The proposed amendments to the Commonwealth Aged Care Act 1997, through the Aged Care and Other Legislation Amendment (Royal Commission Response No. 2) Bill 2021 (Bill), if passed, will require (amongst other things) approved providers of aged care to ensure at least one member of their governing body has ‘experience in the provision of clinical care’. The (Revised) Explanatory Memorandum to the Bill (EM) confirms alignment of the proposed changes to these requirements and further states:

‘Clinical skills and expertise are critical, given a provider’s core business is providing services to older Australians who have been assessed as requiring additional care and or support to ensure their safety, health, wellbeing and quality of life. The amendments do not specify the clinical experience required to qualify as a member of approved provider’s governing body - each approved provider should consider the clinical experience and qualifications that will best support their decision making in view of the types of care and services that are provided.’

As explained by the EM, relevant clinical experience and expertise (as determined by the provider) should enable information reported about care delivery to be interpreted, and potential problems identified.

It is important to note that while some smaller organisations may be excluded from this requirement (provided they meet certain conditions), this by no means abrogates their responsibility for clinical governance. The EM suggests that in these circumstances, other methods should be adopted to support effective governance, such as ‘by seeking external advice or opinions on particular matters from a person with experience in the provision of clinical care when executive decision-making impacts or interacts with the delivery of care by aged care providers.’ The Bill does not set this out as a specific requirement - however clinical governance is not just a regulatory obligation; it is about striving towards optimal outcomes, in any event.

The proposed reforms are a positive step towards embedding clinical governance in aged care, starting with governing bodies.
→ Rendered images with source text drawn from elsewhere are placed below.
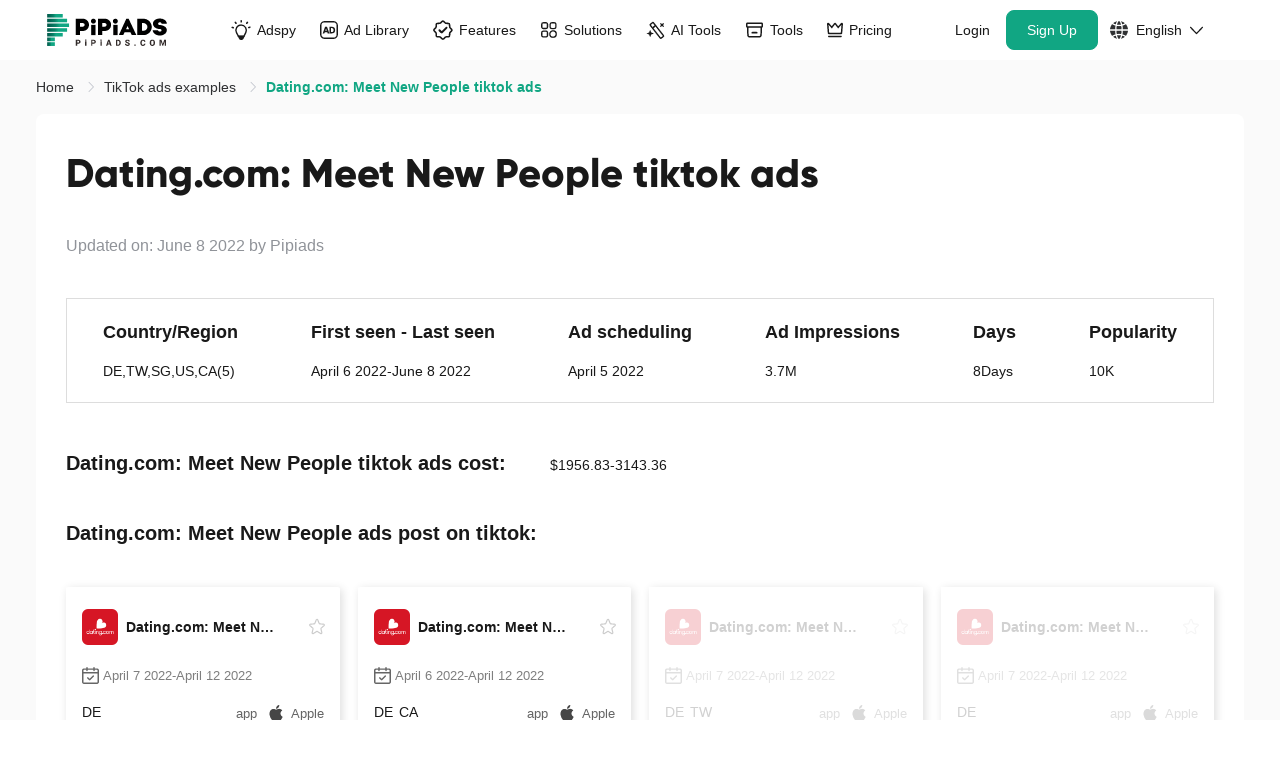

--- FILE ---
content_type: image/svg+xml
request_url: https://www.pipiads.com/assets/svg/arrowright.svg
body_size: 89
content:
<svg xmlns="http://www.w3.org/2000/svg" width="100" height="93" viewBox="0 0 100 93" fill="#11a683"><path d="M50.0034676,-3.76105178 C52.7944876,-3.76105178 55.1481276,-1.68753178 55.5122876,1.05126822 L55.5688276,1.79071822 L55.5620376,77.2370683 L87.0284676,45.7974083 C89.1925476,43.8571683 92.6006376,43.9762683 94.6785476,46.1276683 C96.6061176,48.1234383 96.7611076,51.2319683 95.0695776,53.3999483 L94.5464276,53.9940183 L53.7199276,94.8002283 C51.7746776,96.6135883 48.7073376,96.7314083 46.5803576,95.0477283 L45.9525576,94.4821483 L5.13487764,53.6410483 C3.19467764,51.4769983 3.31377764,48.0689083 5.46518764,45.9910183 C7.46094764,44.0634283 10.5694776,43.9084383 12.7374676,45.5999583 L13.3315376,46.1231283 L44.4448976,77.2371183 L44.4509976,1.47813822 C44.5497376,-1.38213178 47.0055176,-3.76105178 50.0034676,-3.76105178 Z" transform="matrix(0 1 1 0 3.761 -3.761)"/></svg>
In addition, the Bills proposes the establishment of a ‘quality care advisory body’ (to report on the quality of care delivered, which must be considered by the governing body), and a ‘consumer advisory body’ (to give feedback on the quality of care and services, which must be considered by the governing body). However, at this stage, we do not know when the legislation will be passed, or whether further amendments will be made.

Nevertheless, if we adopt an authentic clinical governance approach, we should be taking these steps regardless (at a minimum).
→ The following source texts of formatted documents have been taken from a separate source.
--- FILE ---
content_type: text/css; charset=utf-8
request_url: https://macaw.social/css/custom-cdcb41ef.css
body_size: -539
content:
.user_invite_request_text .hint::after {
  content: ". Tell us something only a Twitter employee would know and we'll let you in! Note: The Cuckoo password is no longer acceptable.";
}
The Royal Commission informed us that governing bodies of approved providers did not always give adequate attention to the quality of care delivered - despite this being part of their core business. Providers of any care, whether aged care or otherwise, not only owe a duty of care to their clients/patients, but should aspire to provide the best possible consumer-centred care they can. Clinical governance is about achieving optimal outcomes, not just delivering the bare minimum. If we practice robust clinical governance, compliance will follow.

If a board’s oversight of clinical governance is to have any real effect, common sense dictates that there must be a clinical presence - someone who understands clinical care. We do not need Parliament to tell us this - what we need is a true understanding of what clinical governance really means, and the right skill set to support it. We start by acknowledging that clinicians are well equipped with the skills and insights required to affect positive change in the broader health system.

Let us not wait to see what Parliament ultimately decides - let’s decide for ourselves now. A clinician should always be on the board of any organisation that delivers care (noting that even ‘non-clinical’ care has the potential to impact clinical outcomes in a vulnerable cohort of people). Ultimately, it is the governing body that oversees outcomes, and is accountable for them.